## START RECORDS FOR THE TASK
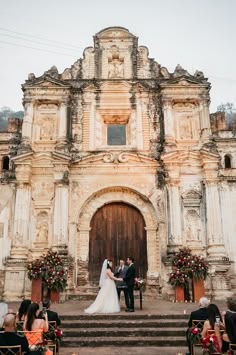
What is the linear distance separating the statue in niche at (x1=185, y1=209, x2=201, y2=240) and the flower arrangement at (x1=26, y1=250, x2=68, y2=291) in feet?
16.1

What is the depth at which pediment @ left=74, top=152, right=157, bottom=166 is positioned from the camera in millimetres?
14273

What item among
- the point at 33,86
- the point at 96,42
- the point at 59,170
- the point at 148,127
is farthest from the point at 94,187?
the point at 96,42

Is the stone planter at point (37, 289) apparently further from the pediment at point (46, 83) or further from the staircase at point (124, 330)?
the pediment at point (46, 83)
## END RECORDS FOR THE TASK
> REQUEST
Reproduce the records from the line with "Is the stone" up to and including the last line of the records, replacing "stone planter" with "stone urn" and leaving everything else unchanged.

> RESPONSE TO THE TASK
Is the stone urn at point (37, 289) apparently further from the pediment at point (46, 83) or further from the staircase at point (124, 330)?
the pediment at point (46, 83)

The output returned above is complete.